**TEXT PROVIDED**
= = = =

With the spotlight on cryptocurrency following the unprecedented rise in the value of Bitcoin last year, it's easy to feel overwhelmed with the amount of options available to purchase.

While some coins – such as Ethereum and Monero – are better known than others, often thanks to heightened media attention, the cryptocurrency markets are known to ebb and flow constantly.

Traded solely on the internet, the majority of coins are built upon a decentralised infrastructure known as a blockchain. Essentially, this is a type of ledger technology that can be used to record transactions.

By December 2017, the price of a single bitcoin spiked to more than $18,000 – up from $1,000 when compared to only 12 months prior. Sensing opportunity, investors flocked online, looking for the next big thing.

So to keep you in the loop, here are some of the biggest cryptocurrencies currently available today, in terms of market worth. All figures are based on CoinMarketCap, a platform that ranks the real-time changes on the world's exchanges.

= = = =

**ASSIGNED TASK 1**
List every cryptocurrency named in the cryptocurrency article.
**ASSIGNED TASK 2**
Reproduce the part of the cryptocurrency article starting at "With the spotlight" and ending at "next big thing.".

**MATERIAL SUPPLIED**
= = = =

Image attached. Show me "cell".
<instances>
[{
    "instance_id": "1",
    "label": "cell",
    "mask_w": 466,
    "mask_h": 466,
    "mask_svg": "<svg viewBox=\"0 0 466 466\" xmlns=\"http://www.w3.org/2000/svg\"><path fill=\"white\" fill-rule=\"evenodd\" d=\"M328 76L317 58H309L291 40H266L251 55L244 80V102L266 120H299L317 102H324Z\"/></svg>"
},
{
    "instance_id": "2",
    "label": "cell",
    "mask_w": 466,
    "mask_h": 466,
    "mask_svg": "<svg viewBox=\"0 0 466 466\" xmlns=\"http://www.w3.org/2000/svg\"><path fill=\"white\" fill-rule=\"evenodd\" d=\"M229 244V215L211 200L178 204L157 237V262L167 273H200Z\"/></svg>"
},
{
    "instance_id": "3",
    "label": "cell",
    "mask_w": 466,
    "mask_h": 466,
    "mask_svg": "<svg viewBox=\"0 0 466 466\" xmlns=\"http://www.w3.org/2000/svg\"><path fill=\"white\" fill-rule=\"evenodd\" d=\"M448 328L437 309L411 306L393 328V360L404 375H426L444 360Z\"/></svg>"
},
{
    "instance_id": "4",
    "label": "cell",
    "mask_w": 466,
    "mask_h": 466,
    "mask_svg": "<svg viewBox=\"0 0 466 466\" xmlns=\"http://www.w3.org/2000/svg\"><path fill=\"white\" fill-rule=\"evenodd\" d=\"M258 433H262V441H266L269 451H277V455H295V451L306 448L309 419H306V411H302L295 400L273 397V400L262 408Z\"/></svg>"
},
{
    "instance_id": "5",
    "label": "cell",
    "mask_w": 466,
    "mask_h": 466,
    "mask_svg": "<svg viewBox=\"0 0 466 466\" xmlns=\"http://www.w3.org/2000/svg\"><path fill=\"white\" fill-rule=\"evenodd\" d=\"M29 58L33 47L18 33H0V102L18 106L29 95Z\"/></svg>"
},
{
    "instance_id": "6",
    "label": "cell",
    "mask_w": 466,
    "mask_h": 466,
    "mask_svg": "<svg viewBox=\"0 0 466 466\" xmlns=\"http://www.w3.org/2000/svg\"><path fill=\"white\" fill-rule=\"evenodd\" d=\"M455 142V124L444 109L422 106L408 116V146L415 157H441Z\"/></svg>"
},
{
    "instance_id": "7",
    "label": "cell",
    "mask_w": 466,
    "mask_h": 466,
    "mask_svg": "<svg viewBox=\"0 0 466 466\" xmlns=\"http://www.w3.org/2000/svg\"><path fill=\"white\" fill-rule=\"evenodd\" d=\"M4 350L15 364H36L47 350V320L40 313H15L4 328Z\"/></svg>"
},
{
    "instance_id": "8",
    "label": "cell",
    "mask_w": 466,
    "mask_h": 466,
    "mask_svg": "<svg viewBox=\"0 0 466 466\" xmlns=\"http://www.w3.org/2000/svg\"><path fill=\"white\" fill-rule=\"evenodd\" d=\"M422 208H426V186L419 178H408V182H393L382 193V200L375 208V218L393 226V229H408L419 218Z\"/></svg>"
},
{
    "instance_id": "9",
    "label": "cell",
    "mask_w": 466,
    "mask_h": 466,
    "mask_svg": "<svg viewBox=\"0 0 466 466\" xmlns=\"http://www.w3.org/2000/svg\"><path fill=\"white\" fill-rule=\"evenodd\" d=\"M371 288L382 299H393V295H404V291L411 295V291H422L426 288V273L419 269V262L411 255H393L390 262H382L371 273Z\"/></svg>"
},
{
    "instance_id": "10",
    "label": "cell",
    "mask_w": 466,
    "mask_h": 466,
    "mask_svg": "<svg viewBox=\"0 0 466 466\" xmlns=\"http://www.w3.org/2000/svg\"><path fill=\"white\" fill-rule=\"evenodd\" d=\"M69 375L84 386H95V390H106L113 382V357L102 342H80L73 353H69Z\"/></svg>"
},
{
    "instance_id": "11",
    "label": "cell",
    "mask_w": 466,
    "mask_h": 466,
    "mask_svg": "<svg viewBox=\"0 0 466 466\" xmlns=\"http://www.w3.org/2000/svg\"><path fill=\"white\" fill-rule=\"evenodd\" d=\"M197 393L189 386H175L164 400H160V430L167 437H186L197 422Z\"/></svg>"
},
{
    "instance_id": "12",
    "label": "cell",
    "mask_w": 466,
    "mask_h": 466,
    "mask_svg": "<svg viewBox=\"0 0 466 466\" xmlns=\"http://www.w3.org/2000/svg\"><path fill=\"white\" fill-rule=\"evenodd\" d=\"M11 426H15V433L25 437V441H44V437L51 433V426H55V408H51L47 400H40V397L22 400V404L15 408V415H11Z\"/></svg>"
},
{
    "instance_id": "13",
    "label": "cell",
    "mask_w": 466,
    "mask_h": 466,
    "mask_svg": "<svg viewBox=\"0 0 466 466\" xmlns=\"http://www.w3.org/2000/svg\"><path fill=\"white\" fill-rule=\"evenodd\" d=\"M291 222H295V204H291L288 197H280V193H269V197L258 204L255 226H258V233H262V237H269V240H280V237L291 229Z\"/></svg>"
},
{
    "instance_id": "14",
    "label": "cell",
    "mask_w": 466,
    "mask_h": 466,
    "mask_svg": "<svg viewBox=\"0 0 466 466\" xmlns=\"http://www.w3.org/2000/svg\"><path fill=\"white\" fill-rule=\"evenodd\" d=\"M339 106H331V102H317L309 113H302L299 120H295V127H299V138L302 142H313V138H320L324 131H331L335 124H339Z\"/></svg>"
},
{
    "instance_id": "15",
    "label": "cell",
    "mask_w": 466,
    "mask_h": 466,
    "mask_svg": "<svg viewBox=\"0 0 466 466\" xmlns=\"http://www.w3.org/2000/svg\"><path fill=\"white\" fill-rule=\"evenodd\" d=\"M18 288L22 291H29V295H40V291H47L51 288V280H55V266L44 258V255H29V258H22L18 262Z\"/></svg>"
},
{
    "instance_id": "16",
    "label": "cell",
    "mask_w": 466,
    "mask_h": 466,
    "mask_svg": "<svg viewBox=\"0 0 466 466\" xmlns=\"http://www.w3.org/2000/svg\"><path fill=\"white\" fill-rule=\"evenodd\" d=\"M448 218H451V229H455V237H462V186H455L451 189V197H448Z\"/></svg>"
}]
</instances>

= = = =

**OUTPUT 1**
Bitcoin, Ethereum, Monero

**OUTPUT 2**
With the spotlight on cryptocurrency following the unprecedented rise in the value of Bitcoin last year, it's easy to feel overwhelmed with the amount of options available to purchase.

While some coins – such as Ethereum and Monero – are better known than others, often thanks to heightened media attention, the cryptocurrency markets are known to ebb and flow constantly.

Traded solely on the internet, the majority of coins are built upon a decentralised infrastructure known as a blockchain. Essentially, this is a type of ledger technology that can be used to record transactions.

By December 2017, the price of a single bitcoin spiked to more than $18,000 – up from $1,000 when compared to only 12 months prior. Sensing opportunity, investors flocked online, looking for the next big thing.